* **Work instruction**
Return the listing below unchanged, but without pictures.

* **Provided data**
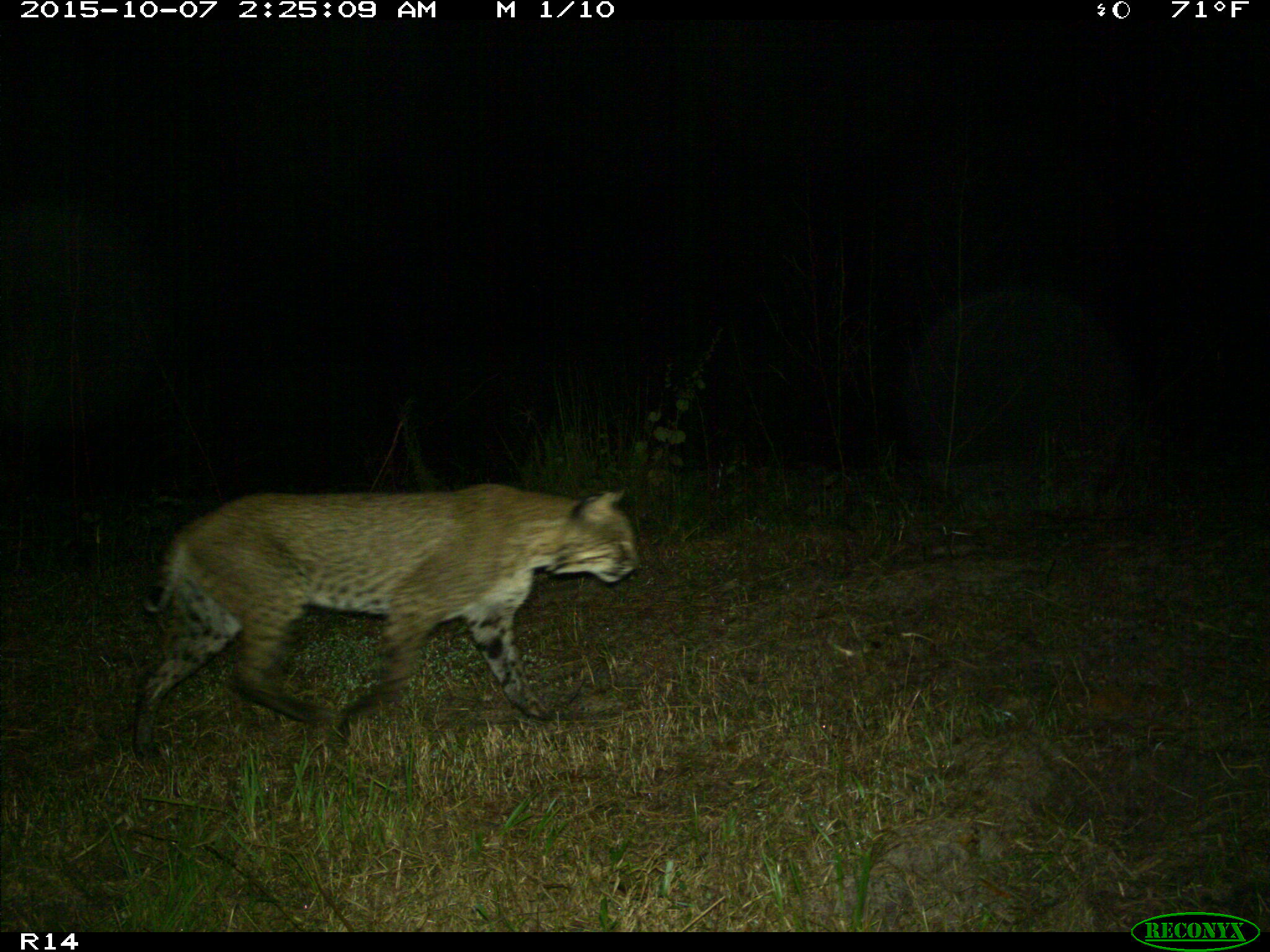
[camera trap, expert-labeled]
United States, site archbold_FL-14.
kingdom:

* **Task output**
[camera trap, expert-labeled]
United States, site archbold_FL-14.
kingdom:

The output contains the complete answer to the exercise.